==== Выбранный отрывок

По окончании войны напряжение в отношениях Бунина и Зурова спадает, к тому же они оказываются на одной стороне в нашумевшем деле с выходом Бунина из Союза писателей и журналистов в ноябре 1947 года. Более того, Борис Зайцев, например, считал этот шаг Бунина влиянием окружения, а окружением называл «Зурова и компанию». Это звучит странно: Зайцев, знавший Бунина как никто другой, мог бы ручаться, что воздействовать на него не может никто, для этого Бунин слишком самодостаточен. Знал он и о прежних стычках Бунина и Зурова. Так что отчасти председатель Союза, откуда вышел Бунин, кривит душой: «Мне показалось, — писал Зайцев, — что он настолько болен, слаб и жалок…». И еще — «ослабевший старик», «по старости и болезненности он поддался напору…».

========
==== Исходные данные

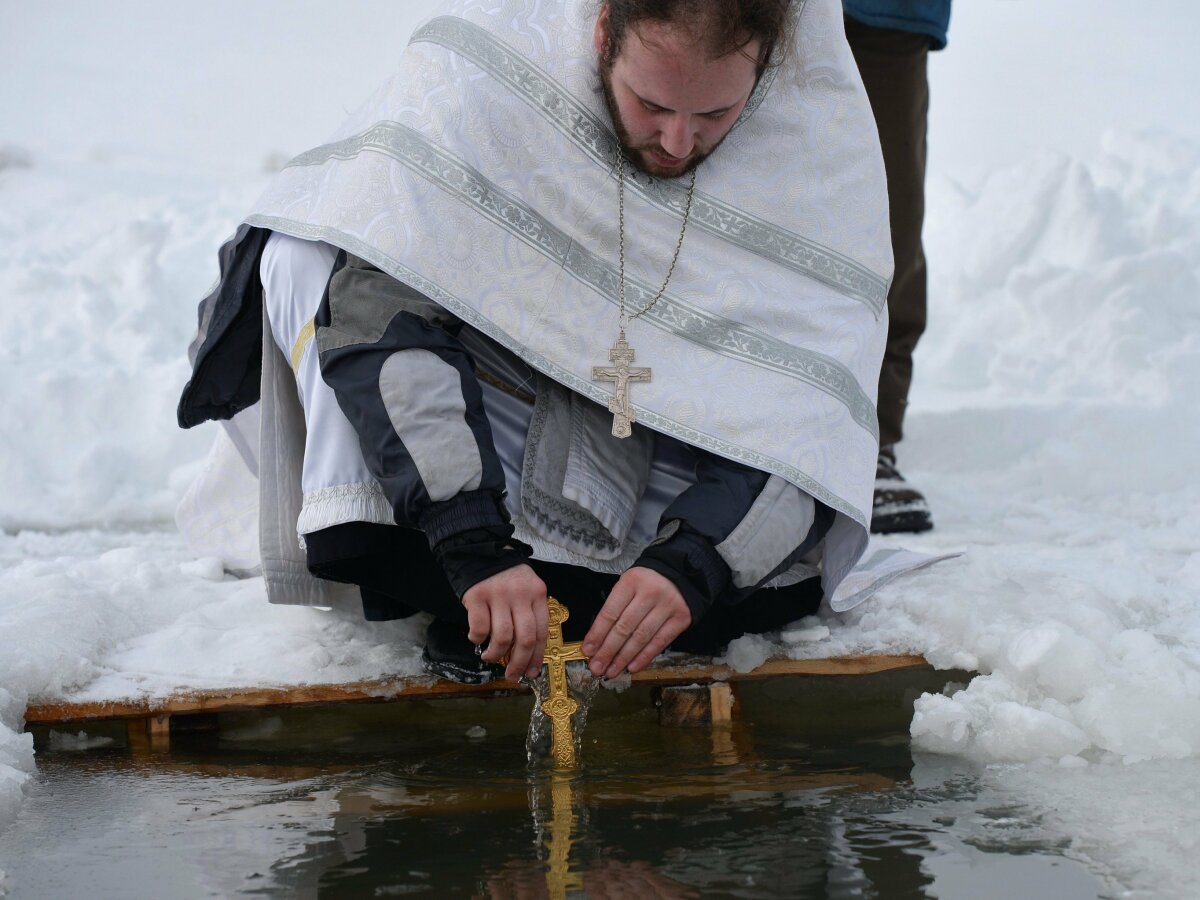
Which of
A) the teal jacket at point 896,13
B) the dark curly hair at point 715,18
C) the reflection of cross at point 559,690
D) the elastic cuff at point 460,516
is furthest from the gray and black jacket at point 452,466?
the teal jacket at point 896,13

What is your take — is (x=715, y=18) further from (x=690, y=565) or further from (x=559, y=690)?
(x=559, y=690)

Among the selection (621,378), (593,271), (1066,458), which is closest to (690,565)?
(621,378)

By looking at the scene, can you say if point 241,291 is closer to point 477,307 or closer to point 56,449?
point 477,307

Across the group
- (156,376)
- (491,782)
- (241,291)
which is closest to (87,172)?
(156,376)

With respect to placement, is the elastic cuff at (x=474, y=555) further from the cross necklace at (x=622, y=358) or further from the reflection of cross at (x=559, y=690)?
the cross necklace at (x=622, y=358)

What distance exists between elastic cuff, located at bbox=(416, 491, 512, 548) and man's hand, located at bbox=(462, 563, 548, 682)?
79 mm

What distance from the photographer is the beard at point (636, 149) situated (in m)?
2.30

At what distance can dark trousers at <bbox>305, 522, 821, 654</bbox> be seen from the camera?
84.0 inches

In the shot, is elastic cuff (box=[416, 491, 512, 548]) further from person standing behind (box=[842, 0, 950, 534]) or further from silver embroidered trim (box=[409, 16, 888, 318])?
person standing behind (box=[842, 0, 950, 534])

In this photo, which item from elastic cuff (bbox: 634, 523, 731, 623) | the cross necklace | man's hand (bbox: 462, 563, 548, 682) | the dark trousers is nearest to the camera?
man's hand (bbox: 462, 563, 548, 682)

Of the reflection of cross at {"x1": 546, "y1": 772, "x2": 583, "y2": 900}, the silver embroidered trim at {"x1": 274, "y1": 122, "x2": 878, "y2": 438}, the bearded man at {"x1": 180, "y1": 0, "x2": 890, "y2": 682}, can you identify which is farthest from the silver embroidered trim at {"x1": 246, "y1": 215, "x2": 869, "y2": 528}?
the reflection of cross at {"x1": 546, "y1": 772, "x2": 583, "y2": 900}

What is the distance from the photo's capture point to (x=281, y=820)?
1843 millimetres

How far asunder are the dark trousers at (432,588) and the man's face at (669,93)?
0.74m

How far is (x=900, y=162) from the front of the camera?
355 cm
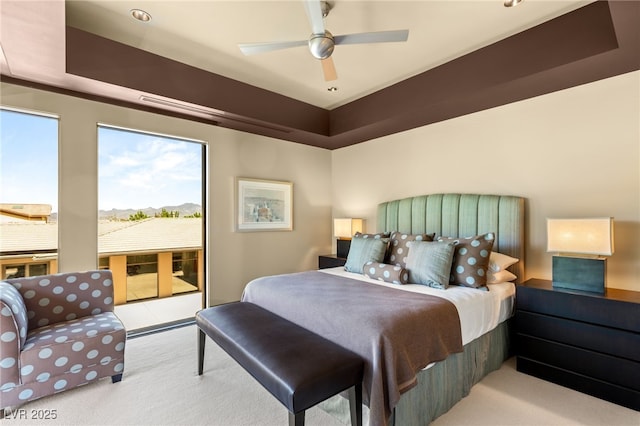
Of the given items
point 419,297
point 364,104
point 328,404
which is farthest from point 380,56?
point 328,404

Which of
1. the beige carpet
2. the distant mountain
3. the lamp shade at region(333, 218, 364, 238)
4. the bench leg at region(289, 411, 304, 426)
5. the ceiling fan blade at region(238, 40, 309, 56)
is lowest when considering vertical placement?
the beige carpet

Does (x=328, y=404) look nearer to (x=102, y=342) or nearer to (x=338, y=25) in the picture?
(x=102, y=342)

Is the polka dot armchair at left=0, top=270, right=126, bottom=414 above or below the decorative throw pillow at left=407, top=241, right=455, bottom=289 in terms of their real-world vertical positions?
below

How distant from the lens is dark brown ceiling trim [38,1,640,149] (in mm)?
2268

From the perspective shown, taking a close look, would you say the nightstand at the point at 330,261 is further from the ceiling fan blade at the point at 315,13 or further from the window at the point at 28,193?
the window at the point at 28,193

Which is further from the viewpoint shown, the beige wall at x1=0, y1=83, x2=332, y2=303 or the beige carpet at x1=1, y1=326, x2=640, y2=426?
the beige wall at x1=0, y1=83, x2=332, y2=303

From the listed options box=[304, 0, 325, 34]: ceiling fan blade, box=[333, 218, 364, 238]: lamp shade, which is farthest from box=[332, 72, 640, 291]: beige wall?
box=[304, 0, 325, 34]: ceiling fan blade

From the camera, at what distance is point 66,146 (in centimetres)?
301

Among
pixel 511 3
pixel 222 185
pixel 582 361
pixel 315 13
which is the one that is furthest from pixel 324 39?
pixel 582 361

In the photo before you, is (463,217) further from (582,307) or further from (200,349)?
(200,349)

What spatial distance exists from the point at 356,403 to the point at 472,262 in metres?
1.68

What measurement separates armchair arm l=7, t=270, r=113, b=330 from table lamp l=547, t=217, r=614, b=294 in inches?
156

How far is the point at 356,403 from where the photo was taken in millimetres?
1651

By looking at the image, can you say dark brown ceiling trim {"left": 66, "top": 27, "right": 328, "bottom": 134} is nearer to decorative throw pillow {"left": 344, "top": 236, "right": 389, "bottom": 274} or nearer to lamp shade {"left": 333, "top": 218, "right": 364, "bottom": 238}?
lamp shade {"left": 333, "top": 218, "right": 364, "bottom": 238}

========
==== Исходные данные

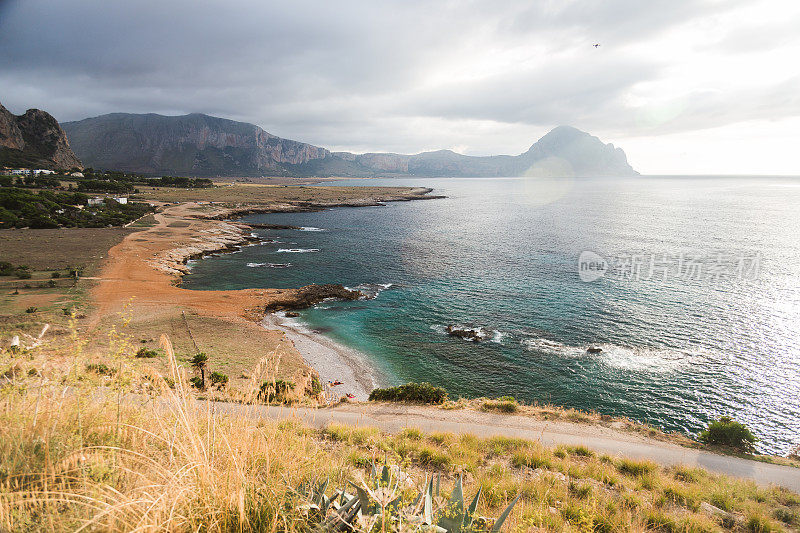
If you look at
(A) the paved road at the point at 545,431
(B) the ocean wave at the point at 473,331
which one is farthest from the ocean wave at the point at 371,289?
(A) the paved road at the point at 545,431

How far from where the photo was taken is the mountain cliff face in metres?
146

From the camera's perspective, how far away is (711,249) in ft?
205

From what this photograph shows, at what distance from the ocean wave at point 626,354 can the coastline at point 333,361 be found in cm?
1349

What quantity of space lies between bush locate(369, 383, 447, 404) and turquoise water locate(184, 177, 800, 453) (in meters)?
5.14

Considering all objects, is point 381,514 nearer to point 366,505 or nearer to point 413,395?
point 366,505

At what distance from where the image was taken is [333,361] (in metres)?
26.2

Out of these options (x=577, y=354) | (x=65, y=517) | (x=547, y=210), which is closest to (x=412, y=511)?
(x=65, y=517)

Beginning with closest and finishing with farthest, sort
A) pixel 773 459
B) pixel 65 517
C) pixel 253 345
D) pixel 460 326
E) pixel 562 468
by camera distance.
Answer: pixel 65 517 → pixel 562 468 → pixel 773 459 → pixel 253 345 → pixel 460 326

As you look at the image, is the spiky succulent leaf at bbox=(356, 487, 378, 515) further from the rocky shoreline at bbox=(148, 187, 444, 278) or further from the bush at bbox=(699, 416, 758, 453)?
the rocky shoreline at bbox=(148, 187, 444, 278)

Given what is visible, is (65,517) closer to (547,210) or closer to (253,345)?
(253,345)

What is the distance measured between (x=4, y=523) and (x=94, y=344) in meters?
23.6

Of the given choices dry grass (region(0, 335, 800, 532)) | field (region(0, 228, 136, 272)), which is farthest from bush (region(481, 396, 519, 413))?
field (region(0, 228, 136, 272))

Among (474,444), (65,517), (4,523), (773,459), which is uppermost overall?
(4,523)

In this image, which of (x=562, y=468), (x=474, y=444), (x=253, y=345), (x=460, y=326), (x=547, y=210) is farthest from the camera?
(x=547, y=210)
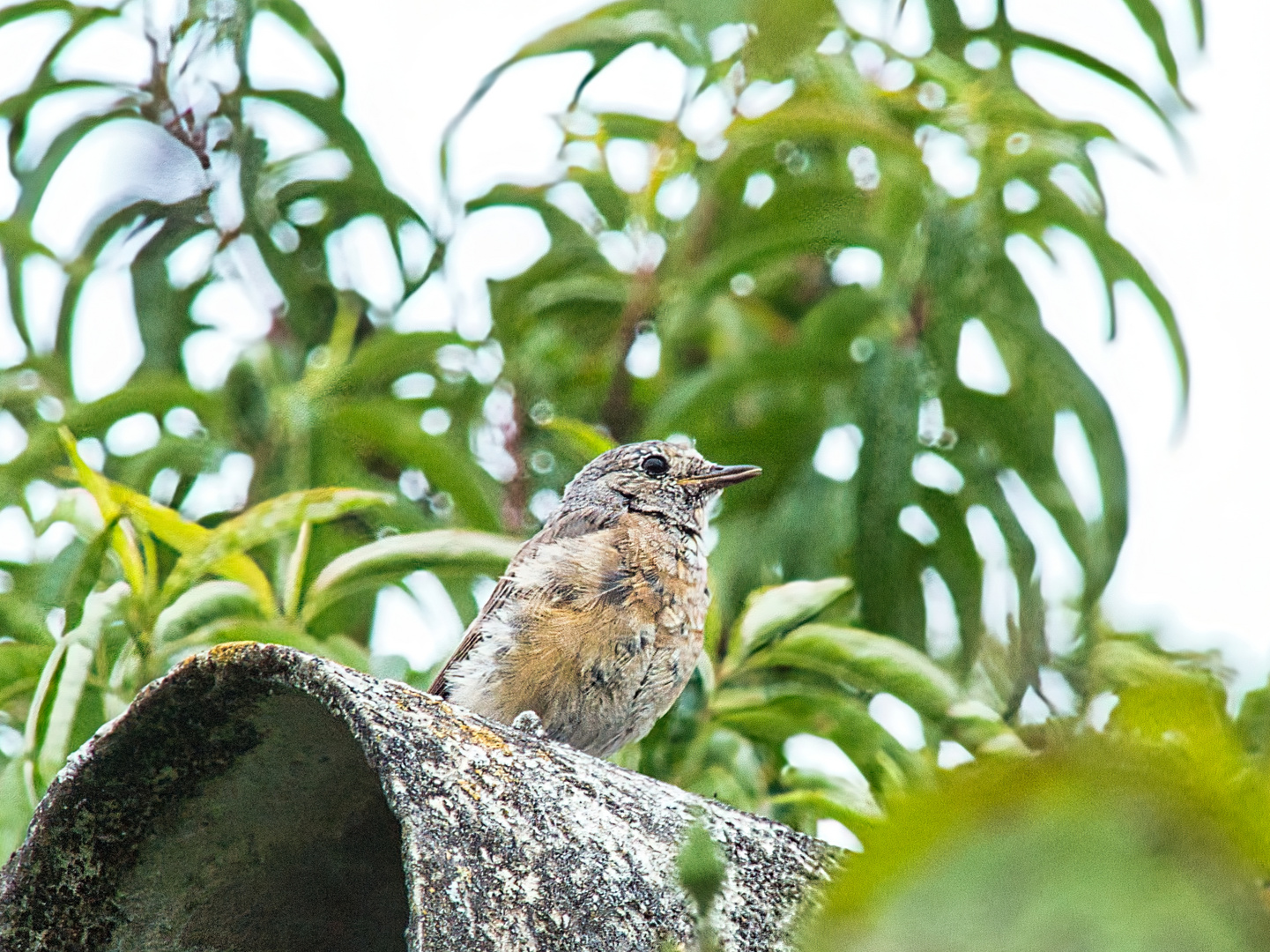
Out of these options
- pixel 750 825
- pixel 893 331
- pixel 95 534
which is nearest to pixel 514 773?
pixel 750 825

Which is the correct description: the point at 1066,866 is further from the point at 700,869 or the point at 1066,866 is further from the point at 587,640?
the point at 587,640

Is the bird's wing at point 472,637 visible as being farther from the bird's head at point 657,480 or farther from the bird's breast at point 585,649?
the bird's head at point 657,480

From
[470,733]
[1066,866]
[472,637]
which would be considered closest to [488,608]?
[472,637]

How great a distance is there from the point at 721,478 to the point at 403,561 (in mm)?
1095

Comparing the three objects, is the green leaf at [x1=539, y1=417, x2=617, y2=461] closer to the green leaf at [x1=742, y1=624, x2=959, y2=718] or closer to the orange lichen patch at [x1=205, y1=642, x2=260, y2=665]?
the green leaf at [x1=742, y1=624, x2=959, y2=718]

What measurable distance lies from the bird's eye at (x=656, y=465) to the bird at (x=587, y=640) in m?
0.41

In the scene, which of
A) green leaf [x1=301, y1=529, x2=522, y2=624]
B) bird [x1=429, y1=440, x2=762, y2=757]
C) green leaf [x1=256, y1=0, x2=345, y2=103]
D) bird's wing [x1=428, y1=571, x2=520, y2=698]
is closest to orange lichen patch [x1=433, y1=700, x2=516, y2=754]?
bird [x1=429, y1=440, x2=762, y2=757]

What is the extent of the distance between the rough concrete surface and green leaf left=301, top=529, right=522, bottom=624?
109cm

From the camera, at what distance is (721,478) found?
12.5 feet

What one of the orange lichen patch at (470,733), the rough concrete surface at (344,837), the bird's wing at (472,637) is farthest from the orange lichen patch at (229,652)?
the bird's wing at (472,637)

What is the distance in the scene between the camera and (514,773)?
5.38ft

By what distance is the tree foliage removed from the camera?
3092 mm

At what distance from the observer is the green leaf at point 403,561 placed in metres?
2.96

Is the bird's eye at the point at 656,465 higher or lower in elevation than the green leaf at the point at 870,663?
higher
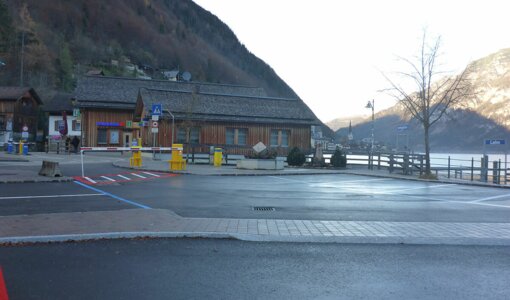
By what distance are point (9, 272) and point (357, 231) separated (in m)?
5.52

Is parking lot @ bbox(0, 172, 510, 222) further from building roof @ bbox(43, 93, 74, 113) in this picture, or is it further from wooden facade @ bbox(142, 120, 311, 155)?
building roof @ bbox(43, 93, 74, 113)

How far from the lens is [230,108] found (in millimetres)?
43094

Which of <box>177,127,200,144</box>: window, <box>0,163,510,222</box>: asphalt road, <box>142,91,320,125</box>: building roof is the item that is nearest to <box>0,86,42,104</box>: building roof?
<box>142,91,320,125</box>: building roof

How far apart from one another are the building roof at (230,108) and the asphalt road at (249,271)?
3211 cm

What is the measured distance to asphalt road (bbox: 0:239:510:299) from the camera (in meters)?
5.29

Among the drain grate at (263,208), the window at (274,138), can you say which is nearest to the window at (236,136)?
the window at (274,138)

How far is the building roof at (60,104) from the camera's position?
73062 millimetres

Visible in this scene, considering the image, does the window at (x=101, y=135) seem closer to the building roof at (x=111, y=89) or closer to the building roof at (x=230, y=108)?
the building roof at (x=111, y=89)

========

* Задания:
a) Когда, согласно отрывку о Бунине и Зурове, Бунин вышел из Союза писателей и журналистов?
b) Объясните, опираясь на отрывок о Бунине и Зурове, почему слова Зайцева о влиянии на Бунина окружения звучат странно.
c) Продолжите отрывок о Бунине и Зурове с того места, где он заканчивается.
Данные никак не связаны с отрывком о Бунине и Зурове.

* Ответы к заданиям:
a) В ноябре 1947 года.

b) Зайцев знал Бунина как никто другой и мог бы ручаться, что воздействовать на него не может никто, потому что Бунин для этого слишком самодостаточен. К тому же Зайцев знал о прежних стычках Бунина и Зурова.

c)
Одно здесь верно: Бунин стремительно старел, и голодные годы войны, волнения, ожесточение делали свое дело. Его подтачивали болезни, бедность, и, можно полагать, со временем он обнаружил, что окружен одними стариками и… Зуровым. Наследница архива Бунина и Зурова, преподаватель Эдинбургского университета Милица Грин, прочитав мемуары А. Бахраха «Бунин в халате», содержавшие немало нападок на Зурова и искажений его облика, решила обратиться к общественному мнению. К сожалению, ее письмо осталось неоконченным, но она взвешенно и справедливо писала о роли Зурова на закате жизни Бунина: «И все же не только Вера Николаевна, но и сам Иван Алексеевич сознавали, что Зуров единственный из их непосредственного окружения верный…» (на этом текст обрывается).

Бахрах вспоминал, как во время войны Бунин подтрунивал над казавшейся ему бесконечной работой Зурова над романом «Зимний дворец» — он ехидно спрашивал Веру Николаевну, как там дворец, удалось ли приладить к нему еще один кирпичик. Но известно и то, как отзывался Бунин о рассказах Зурова, опубликованных в конце 1940-х и начале 1950-х. Вот свидетельство в письме В. Н. Буниной от 18 января 1948 года: «Ян <так она называла мужа> вчера Вас очень хвалил, говорил, что Вы единственный владеющий русским языком и вообще все писатели Вашего поколения щенки перед Вами, „как он тонко и верно все понимает!“ А раньше восхищался Вашим письмом: „Как Зуров хорошо письма пишет!“ Я согласилась и сказала, что это еще не лучшее». И полгода спустя, 17 августа 1948 года, снова: «И. А. сейчас сказал, что он прочитал „Обитель“ и что „это не хорошо, а великолепно“».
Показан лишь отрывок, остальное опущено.